Why did you say “no” under your breath? Why not call him on his bullshit instead of letting him get away with it? Someone has to make a stand for common sense!
The OP was written on Sunday, and while I’m not Christian, I don’t think it’s appropriate to talk back during the church service. So that’s probably why she just said no under her breath.
Yeah, there’s no way short of James Bond super-villain mind-altering drugs that I could ever be induced to stand up in the middle of Sunday morning service and tell the pastor to quit retailing glurge. Besides, he’s basically a nice guy, salt of the earth, unpretentious, honest, kind, sincere, the works.
He just happens to believe that everything that arrives in his In box is true, that’s all.
The Bill O’Reilly factoid, then (December 9, yep, the date fits) is almost certainly what he heard, or heard about, at second- or third- or fourth-hand, marvelously morphed in his own inimitable fashion into “town bans wearing of red and green”. Thanks, Danalan.
Eve, if it makes you feel better, I did call him on one thing, but at long distance–I wrote him a letter. One morning he told us in great excitement about some atrocity being perpetrated, I don’t even remember what it was, and it was so obviously an Onion story that I was dumbfounded when it didn’t turn up on the Onion. But then I discovered that there’s a sort of Onion-For-Christians website called the holyobserver.com, and sure enough, there it was on their front page (whatever it was). So I wrote him a very polite letter, included a copy of their disclaimer, explained that it was a parody website, and left it at that.
And I also once wrote him a four-page letter telling him, very politely, exactly how his proposal to “hire ourselves a black minister in order to do outreach to black folks” was racist. He was VERY shocked and upset that anyone would think he was a racist, called me on the phone, nearly cried (and yes, he used the line “my best friend in college was black”) and the very next Sunday devoted a good part of his sermon to emotionally, and I believe sincerely, disclaiming any imputations of racism. He really does think that “they have a different culture”, etc.
And not incidentally he publicly repudiated his “neat idea” about hiring a black guy to do outreach to Black Folks, so at least that’s off the church’s plate.
So I do call him on the more egregious ones.
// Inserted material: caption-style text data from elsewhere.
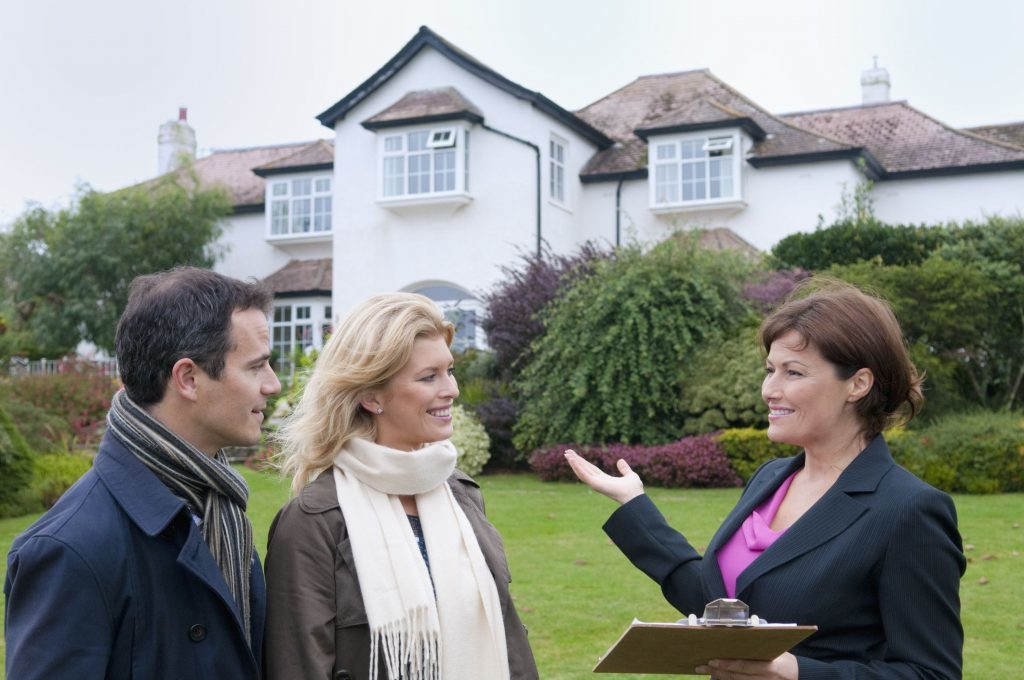 Things To Know When Hiring A Real Estate Broker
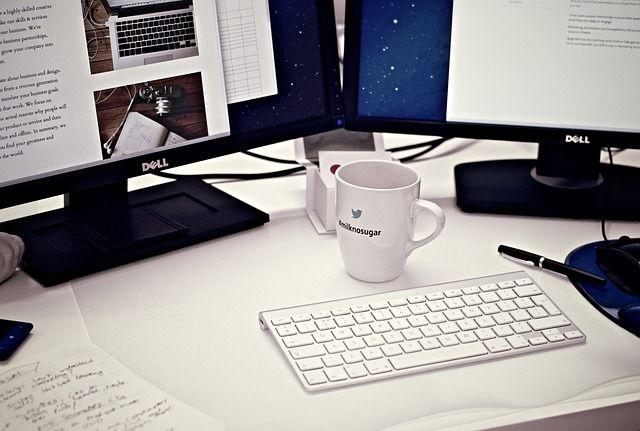 パソコンとキーボードとコーヒー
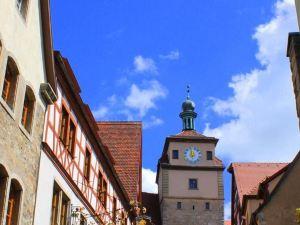 維本特姆旅館(Gästehaus am weißen Turm)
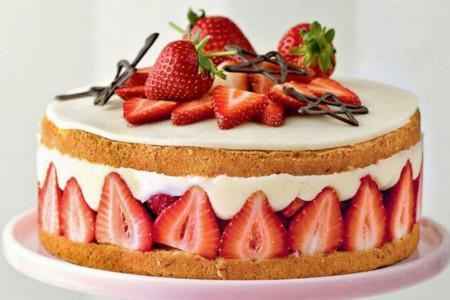 طرز تهیه کیک بستنی توت فرنگی دسری خوشمزه
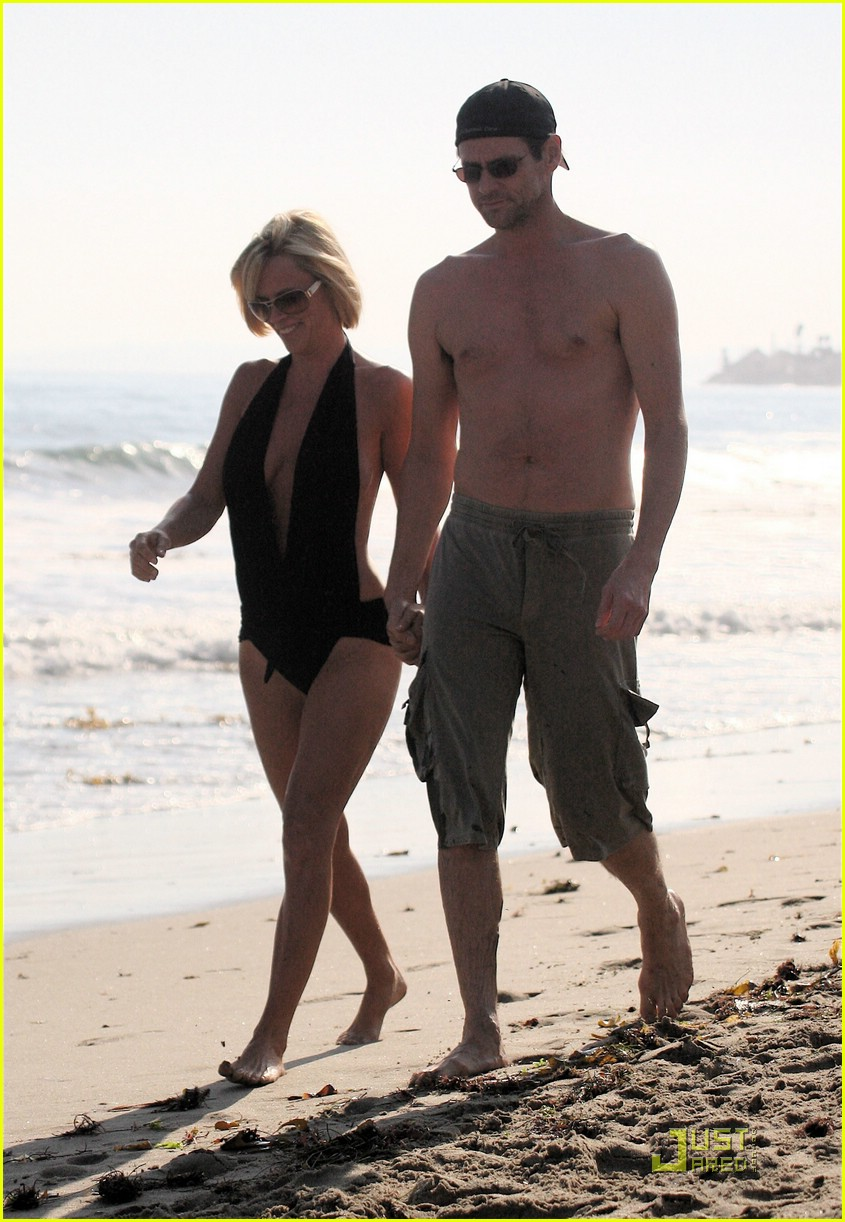jim carrey jenny mccarthy same swimsuit 16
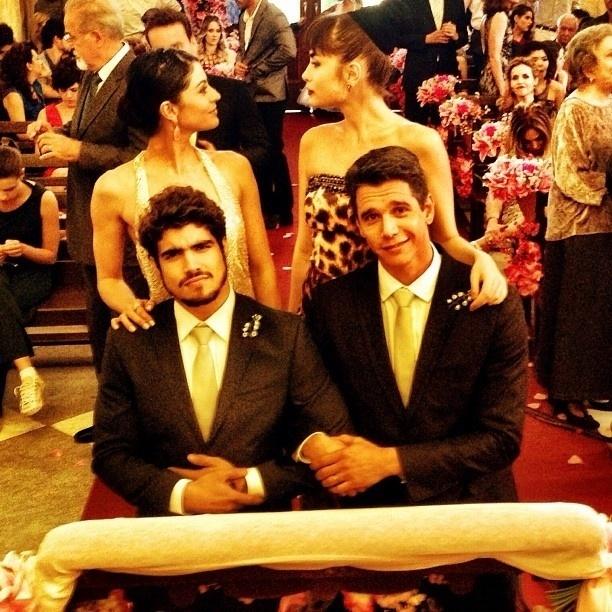 """26.set.2013 - Caio Castro divulgou em uma rede social os bastidores do casamento de Perséfone (Fabiana Karla) e Daniel (Rodrigo Andrade) em """"Amor à Vida"""""""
But the rest, eh, life’s too short.
Another example of humanism trying to dictate to good Christians how they should think. I mean, really, a good Christian hate monger having to retract something merely because it is wrong?
Mr. Gibson and Mr. O’Reilly are getting a lot of mileage out of their scam, but it just isn’t true. There is no War Against Christmas. The Christian churches in the US now have more power than at any time in history, and yet some of them are howling, “Discrimination! Persecution!”
I’d think that Christians who were truly worried about Christmas would object to the display of red and green, snowmen, Christmas trees, wreathes, gift-giving and even Santa Claus, since all of this is part of the secular Christmas tradition. I’d respect someone who did, since it’s really been bastardized into a huge materialistic, commercial excess, and I’m saying that as an atheist.